Rual li Foitenant (Gottfried von Straßburg, Tristan)
Rual li Foitenant ist Marschall am Hofe von Kanoel und Ziehvater Tristans. Er ist verheiratet mit Floraete und Vater von zwei leiblichen Söhnen, die in der Erzählung jedoch nicht namentlich erwähnt werden.

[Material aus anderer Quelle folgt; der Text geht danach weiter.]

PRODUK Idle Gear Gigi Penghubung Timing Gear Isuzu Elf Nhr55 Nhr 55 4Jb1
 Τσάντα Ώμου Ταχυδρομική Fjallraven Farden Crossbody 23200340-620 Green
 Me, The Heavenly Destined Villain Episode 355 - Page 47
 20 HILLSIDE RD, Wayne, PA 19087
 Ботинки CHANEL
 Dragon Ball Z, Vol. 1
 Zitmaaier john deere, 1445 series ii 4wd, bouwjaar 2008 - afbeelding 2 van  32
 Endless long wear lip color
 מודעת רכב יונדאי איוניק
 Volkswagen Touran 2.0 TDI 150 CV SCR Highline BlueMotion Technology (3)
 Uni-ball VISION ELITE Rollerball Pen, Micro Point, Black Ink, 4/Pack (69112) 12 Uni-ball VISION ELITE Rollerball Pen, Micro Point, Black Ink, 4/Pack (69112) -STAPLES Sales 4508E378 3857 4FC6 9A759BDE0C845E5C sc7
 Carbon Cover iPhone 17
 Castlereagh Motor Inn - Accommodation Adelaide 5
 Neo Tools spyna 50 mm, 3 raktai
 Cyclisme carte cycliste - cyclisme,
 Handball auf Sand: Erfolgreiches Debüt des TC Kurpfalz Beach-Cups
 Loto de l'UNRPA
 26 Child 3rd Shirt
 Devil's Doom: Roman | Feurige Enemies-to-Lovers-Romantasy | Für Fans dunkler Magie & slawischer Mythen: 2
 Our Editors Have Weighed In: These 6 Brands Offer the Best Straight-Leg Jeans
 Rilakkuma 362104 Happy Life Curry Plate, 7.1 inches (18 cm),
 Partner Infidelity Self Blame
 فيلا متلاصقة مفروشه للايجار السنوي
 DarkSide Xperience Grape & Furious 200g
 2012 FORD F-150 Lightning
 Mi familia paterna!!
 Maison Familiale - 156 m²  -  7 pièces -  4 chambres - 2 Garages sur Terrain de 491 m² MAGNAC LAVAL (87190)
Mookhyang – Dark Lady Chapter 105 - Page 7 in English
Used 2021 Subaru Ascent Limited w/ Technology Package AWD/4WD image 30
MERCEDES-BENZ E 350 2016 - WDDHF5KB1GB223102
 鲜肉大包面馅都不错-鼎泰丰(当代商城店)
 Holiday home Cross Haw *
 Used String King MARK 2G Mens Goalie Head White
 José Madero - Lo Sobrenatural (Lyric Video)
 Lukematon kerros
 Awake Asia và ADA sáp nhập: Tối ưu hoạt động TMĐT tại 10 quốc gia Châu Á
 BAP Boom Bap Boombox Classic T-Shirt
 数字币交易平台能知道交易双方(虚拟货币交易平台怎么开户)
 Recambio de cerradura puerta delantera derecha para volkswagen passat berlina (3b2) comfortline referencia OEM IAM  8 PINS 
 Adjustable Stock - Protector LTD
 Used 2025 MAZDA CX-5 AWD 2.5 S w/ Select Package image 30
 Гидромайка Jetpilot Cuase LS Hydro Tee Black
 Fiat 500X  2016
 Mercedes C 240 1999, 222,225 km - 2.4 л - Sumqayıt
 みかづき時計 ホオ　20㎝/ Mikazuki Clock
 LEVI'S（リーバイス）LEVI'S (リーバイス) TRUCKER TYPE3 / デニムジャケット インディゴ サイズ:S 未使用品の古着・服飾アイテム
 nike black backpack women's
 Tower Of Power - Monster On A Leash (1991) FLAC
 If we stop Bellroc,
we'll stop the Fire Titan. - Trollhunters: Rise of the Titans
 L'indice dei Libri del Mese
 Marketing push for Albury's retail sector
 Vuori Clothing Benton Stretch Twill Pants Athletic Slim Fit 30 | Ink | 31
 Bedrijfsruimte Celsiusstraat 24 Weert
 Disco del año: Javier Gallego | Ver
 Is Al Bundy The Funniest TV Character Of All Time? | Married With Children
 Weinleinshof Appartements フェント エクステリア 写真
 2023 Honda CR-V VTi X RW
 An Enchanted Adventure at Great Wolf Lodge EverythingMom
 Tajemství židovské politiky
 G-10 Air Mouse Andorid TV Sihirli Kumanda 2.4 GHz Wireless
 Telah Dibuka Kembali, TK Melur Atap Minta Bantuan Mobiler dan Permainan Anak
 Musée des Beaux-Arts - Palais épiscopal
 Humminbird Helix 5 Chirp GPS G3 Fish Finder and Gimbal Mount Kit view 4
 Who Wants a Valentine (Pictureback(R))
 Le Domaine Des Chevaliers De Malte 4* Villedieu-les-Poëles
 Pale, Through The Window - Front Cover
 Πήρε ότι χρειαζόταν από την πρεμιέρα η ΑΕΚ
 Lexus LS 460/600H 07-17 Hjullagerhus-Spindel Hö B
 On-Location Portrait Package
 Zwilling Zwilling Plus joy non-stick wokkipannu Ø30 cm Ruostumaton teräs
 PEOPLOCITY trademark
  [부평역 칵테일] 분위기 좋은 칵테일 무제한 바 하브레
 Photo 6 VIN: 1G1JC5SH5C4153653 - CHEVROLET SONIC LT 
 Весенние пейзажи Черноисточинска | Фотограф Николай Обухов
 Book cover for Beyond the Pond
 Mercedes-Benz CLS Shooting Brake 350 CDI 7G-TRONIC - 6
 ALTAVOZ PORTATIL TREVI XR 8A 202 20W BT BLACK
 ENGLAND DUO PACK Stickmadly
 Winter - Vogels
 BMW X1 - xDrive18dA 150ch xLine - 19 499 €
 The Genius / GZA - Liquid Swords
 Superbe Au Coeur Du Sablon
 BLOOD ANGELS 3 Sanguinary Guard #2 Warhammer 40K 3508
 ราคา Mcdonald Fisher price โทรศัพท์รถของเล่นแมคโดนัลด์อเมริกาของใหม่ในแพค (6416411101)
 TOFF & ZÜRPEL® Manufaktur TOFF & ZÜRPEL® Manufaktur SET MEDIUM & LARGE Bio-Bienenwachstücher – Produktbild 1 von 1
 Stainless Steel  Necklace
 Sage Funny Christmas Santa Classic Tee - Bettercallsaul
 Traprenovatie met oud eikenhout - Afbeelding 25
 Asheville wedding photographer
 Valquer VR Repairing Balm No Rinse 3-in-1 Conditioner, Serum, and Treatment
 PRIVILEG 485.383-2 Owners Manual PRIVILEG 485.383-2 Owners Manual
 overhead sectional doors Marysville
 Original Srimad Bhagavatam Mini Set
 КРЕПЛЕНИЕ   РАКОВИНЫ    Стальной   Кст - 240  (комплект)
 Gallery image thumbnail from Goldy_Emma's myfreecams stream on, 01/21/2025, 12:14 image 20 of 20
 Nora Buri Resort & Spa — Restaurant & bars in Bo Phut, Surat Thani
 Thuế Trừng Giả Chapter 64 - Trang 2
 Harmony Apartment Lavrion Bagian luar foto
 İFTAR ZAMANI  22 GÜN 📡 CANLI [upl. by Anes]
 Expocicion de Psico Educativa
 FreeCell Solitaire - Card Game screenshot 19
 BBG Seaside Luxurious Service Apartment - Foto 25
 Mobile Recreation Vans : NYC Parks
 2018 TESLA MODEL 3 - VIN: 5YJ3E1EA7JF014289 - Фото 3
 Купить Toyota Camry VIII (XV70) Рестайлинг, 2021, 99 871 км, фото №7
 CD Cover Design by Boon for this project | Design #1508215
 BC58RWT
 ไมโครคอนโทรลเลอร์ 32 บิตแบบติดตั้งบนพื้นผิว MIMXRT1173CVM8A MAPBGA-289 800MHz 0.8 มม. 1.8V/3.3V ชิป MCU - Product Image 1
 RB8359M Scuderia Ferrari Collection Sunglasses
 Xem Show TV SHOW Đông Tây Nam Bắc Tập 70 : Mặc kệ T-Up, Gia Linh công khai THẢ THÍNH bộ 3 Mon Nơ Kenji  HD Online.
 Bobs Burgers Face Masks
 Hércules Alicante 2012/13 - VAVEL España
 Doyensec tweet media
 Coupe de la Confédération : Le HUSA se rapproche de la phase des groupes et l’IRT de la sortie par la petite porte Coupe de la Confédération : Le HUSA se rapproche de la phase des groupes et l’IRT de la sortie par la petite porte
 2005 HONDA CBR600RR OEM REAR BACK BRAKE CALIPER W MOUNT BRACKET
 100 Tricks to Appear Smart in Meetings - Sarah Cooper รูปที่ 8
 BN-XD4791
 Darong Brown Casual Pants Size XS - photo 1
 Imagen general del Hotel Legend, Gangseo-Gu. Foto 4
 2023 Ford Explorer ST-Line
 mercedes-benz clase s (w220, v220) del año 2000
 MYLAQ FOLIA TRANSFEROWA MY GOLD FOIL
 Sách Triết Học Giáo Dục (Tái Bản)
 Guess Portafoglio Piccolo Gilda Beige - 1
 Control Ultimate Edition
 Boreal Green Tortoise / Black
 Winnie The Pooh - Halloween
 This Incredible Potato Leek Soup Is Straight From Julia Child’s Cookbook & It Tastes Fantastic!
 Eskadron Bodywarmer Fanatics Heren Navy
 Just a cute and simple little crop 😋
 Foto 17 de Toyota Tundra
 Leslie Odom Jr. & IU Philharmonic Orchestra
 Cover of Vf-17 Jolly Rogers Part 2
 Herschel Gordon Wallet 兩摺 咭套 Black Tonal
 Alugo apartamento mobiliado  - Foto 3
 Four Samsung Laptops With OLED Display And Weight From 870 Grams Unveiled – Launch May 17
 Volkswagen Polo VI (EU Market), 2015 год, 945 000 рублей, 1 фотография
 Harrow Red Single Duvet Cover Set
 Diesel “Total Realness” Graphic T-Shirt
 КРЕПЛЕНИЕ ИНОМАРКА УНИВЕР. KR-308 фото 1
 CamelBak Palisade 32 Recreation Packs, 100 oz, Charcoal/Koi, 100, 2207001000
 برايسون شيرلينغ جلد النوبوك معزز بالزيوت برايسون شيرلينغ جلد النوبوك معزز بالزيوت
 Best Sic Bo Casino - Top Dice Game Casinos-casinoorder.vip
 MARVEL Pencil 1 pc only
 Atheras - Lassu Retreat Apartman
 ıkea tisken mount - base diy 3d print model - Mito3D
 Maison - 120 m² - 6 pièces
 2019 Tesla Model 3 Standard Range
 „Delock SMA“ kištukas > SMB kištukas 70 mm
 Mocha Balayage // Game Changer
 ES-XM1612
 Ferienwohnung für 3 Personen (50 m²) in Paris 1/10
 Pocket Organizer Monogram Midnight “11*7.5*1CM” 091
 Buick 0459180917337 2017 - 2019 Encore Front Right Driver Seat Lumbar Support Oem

Ruals Rolle in der Tristanerzählung
Rual kommt in der Erzählung eine wichtige Rolle zu. Er übernimmt nach Riwalins Tod die Fürsorge über dessen neugeborenen Sohn. Er ist wie ein Vater für den jungen Tristan, auch nachdem dieser seine wahre Abstammung erfährt.
Äußerliche Beschreibung
Der Marschall von Kanoel wird in der Erzählung als an lîbe und an gebâre/ vollekomen unde rîch (V. 4032 f.) beschrieben. Sein Auftreten ist vornehm und höfisch anständig, seine Gestalt hünenhaft und herrlich gebaut. Ruals gesamte Erscheinung ist stattlich und edel, jedem Kaiser ebenbürtig: er was an rehter hêrschaft/ aller keiser genôz. (V. 4044 f.) Allgemeine Bewunderung und Respekt werden seiner Gestalt entgegengebracht.
Inbegriff der Loyalität
Rual li Foitenant wird eingeführt als der êren unde der triuwe ein habe,/ der nie gewancte an triuwen abe. (V. 1594 f.), also ein Vorbild an Verlässlichkeit und Loyalität. Der Erzählerkommentar Gottfrieds lässt zu keiner Zeit irgendeinen Zweifel an der Vortrefflichkeit und Unerreichtheit der vollkommenen Treue und Ehrenhaftigkeit des Marschalls. In unerschütterlicher loyaler Selbstverständlichkeit nimmt er den Waisenjungen Tristan als seinen Sohn auf und sorgt bis an den Rande der Selbstaufopferung für dessen Wohl und Sicherheit. Sein gesamtes Leben stellt er selbstlos in den Dienst seines jeweiligen Herrn, zunächst Riwalin, später Tristan. Gottfried schafft mit Rual - inclusive seiner Frau Floraete - eine Figur, die an Loyalität in der ganzen Welt unübertroffen ist: solt ieman ûf der erden/ von triuwen halben werden/ künic oder künigîn,/ binamen daz möhten sî wol sîn,/ als ich iu vin in beiden/ waerlîche mag bescheiden, (V. 1811 - 1816).
Vaterfigur für Tristan
Erziehung
Aufopferungsvoll kümmert sich Rual um Tristan nâch vil vaterlîchem site (V. 2193), mehr als um seine leiblichen Söhne: sîner eigenen kinde/ was er sô vlîzec niht sô sîn. (V. 2186 f.)